0

I am getting into the programming language R, and I would like to know the difference between dplyr::group_by() or just group_by()?, what does this operator "::" do?.

Thanks!

Pat
  • 1
  • Does this answer your question? [Is it a good practice to call functions in a package via ::](https://stackoverflow.com/questions/23232791/is-it-a-good-practice-to-call-functions-in-a-package-via) – Dan Adams May 02 '22 at 00:16

2 Answers2

1

The first would be appropriate when you were uncertain that the dplyr package were loaded. The two would be equivalent if it were loaded.

IRTFM
  • 258,963
  • 21
  • 364
  • 487
  • 2
    I also want to add that :: is useful in case you have two packages loaded that have the same function name. select() is an example here. dplyr::select is useful if you have plyr loaded because you were using ddply() or something like that, since select() is also a function in plyr – hachiko May 01 '22 at 22:25
  • Yes. However, I don’t think that is an issue with ’group_by’. … yet. – IRTFM May 01 '22 at 23:40
  • I think you've misused the terminology: having `dplyr` loaded doesn't mean its exported functions are visible, that's having it "attached". Being attached implies being loaded, but you can have a lot of packages loaded but not attached, so their functions aren't available without the `::` prefix. – user2554330 May 01 '22 at 23:56
  • @user2554330 : you might be right, although most people use ‘library (tidyverse)’ and I’m pretty sure that exposes ‘group_by’. I know this because I formerly would use ‘library(dplyr)’ when attempting answers to Hadley erase Q’s and then there was alway two or three missing functions that were being used that needed to be looked up to see which package was being assumed but not stated. – IRTFM May 02 '22 at 00:17
  • The `tidyverse` package is unusual in that it attaches a bunch of other packages when you attach it. So `library(tidyverse)` gets `dplyr` attached as well. In a new session, `library(tidyverse)` will add about 9 entries to the search list. – user2554330 May 02 '22 at 00:30
  • 1
    If you run `sessionInfo()`, the last part of the listing gives all the packages that are loaded and not attached. I see 43 of them after running `library(tidyverse)`. – user2554330 May 02 '22 at 00:32
1

In dplyr::group_by(...), the :: operator says to load the dplyr package if necessary, and to select the group_by function from that package.

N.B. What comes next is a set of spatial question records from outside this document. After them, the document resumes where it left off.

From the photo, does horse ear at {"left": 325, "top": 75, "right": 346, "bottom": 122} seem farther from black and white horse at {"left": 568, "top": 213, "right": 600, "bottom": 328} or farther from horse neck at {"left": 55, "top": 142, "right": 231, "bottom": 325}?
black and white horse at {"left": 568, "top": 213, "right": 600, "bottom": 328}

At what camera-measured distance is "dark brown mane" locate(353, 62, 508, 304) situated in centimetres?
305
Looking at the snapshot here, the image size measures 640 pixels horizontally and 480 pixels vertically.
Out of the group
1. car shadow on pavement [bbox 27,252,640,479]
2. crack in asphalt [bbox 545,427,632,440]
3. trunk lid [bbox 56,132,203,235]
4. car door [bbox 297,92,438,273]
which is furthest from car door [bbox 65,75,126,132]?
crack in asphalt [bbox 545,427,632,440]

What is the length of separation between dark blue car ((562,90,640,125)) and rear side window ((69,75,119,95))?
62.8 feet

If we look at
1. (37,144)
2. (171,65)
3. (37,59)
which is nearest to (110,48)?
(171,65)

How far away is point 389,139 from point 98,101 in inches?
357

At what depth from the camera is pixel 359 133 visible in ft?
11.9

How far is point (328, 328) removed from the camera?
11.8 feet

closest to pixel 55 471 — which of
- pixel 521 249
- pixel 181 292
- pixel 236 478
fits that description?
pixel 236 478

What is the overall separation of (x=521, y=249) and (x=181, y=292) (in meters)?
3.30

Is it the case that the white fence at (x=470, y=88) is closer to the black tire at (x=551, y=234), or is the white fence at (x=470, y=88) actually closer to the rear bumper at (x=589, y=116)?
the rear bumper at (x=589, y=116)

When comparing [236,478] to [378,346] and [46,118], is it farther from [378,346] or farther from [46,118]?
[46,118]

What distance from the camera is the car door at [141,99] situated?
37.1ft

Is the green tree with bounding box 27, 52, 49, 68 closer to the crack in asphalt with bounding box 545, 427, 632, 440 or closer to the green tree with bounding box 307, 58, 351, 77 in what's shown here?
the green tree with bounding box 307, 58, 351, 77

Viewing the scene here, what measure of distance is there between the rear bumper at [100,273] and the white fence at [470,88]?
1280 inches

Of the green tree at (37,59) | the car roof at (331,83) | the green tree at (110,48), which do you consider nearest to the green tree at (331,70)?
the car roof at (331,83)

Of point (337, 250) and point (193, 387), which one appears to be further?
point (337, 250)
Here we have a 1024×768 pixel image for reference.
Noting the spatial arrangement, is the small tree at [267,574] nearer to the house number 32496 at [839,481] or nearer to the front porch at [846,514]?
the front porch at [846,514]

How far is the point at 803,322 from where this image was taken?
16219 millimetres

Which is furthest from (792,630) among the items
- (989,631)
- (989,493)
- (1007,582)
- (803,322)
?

Without the dplyr:: prefix, it just says to find a function named group_by in the current environment or its ancestor environments (which include all packages in the search() list).

Using :: is a bit safer (in a long script or package you might have created a local function named group_by and you didn't mean to run that one, or some other package may have a function with that name), but also a bit slower.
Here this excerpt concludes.